Filmmaker Holly Morris has a gift for storytelling. She finds a way for joy to flow in the most extreme and perilous situations, emotional and physical, and to create a connection and a relationship with her subjects that glues an audience to the screen. In Exposure, Morris’s focus on women and their incredible strength from an innate place of intestinal fortitude created history in real-time—and an enduring, entertaining film.
The creative and philosophical decisions Morris makes from the outset separate Exposure from other expedition films. The opening scene of a Muslim chaplain dragging her enormous tractor tire through the streets of Manchester, with honking horns and the sound of ski poles clicking against the sidewalk, is a walk of pure conviction setting the stage for what’s to come. It’s funny not because it’s crazy and out of place but because it’s infused with extraordinary purpose.
“Many viewers expect a death-defying moment out on the ice as an opening,” says Morris. “But this film flips the script from the opening scene onwards—and that value is reflected in every aspect of a very challenging production.”

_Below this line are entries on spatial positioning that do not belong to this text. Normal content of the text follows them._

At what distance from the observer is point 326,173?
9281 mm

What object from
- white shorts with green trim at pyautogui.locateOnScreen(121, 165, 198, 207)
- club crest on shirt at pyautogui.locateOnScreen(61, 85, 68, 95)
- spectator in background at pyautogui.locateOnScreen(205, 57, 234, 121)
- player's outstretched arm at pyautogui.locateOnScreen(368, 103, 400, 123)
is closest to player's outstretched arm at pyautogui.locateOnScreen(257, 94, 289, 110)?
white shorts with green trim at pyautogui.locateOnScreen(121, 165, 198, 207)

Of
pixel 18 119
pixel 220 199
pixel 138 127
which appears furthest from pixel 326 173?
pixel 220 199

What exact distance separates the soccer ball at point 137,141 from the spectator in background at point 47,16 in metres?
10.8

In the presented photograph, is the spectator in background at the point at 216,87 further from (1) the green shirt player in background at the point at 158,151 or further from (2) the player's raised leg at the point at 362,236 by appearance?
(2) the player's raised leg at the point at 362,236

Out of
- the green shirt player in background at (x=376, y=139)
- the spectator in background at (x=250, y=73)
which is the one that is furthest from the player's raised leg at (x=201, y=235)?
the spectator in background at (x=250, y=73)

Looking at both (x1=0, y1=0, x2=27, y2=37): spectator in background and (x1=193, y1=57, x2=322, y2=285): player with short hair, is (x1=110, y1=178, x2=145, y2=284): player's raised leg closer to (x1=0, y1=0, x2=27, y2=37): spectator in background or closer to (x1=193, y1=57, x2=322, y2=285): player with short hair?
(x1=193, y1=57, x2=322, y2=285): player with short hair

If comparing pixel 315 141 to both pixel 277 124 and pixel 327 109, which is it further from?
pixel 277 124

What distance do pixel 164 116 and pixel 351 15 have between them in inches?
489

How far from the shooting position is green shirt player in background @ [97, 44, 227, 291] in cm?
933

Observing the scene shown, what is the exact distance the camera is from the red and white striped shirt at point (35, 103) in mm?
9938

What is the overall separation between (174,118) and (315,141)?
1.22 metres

Capturing a polar expedition requires creative and well-planned filmmaking. Keeping camera batteries functioning in sub-zero temperatures was one challenge, but collecting real-time audio from explorers who could hardly pause for sit-down interviews was even more difficult.
“…the Muslim chaplain, a French biologist, a Qatari princess, and eight other women from the Arab World and the West.”
“Most expedition films, certainly polar expedition films, are narrated,” says Morris. “Because of the temperatures and not being able to interrupt the team’s forward motion, we placed a microphone on each woman 14 hours a day. When we returned to edit in Brooklyn, we had hundreds of hours of wild audio, and once we waded through it, we found the gems—what the women were really saying and experiencing under those layers of Arctic wear. Granted, 90% was panting and swearing, but the other 10% was magic. You don’t capture that if you’re reliant on sit-down interviews that happen after the fact.”
Dragging sledges for 14 hours a day to reach a place only known by its coordinates on a hand-held compass appears scary, but that was only a part of the mission. The result was everything that led to reaching the North Pole, a neutral and visually monotonous environment, which Morris captured with the Muslim chaplain, a French biologist, a Qatari princess, and eight other women from the Arab World and the West.
The authentic human drama Morris captures in Exposure adds to the known environmental drama of climate change, which is at the forefront of the film and an undercurrent to the documentary. Because of the melting ice cap and political conflict in the region, there have been no other expeditions to the North Pole since Exposure was shot.
“Exposure was always going to be a history-making film,” says Morris. “But it’s now an important historical document. The grim reality is that this expedition was likely the last. The degrading Arctic sea ice is its own ticking clock. Scientists predict that it will only hold for another dozen or so years. But it’s also geo-political as this type of expedition is dependent on Russian air support and the seasonally-built Russian Ice Station, Barneo. With the war, none of that is happening. With each passing year, it becomes more and more likely this extraordinary team will be the last, ever expedition to reach the pole.”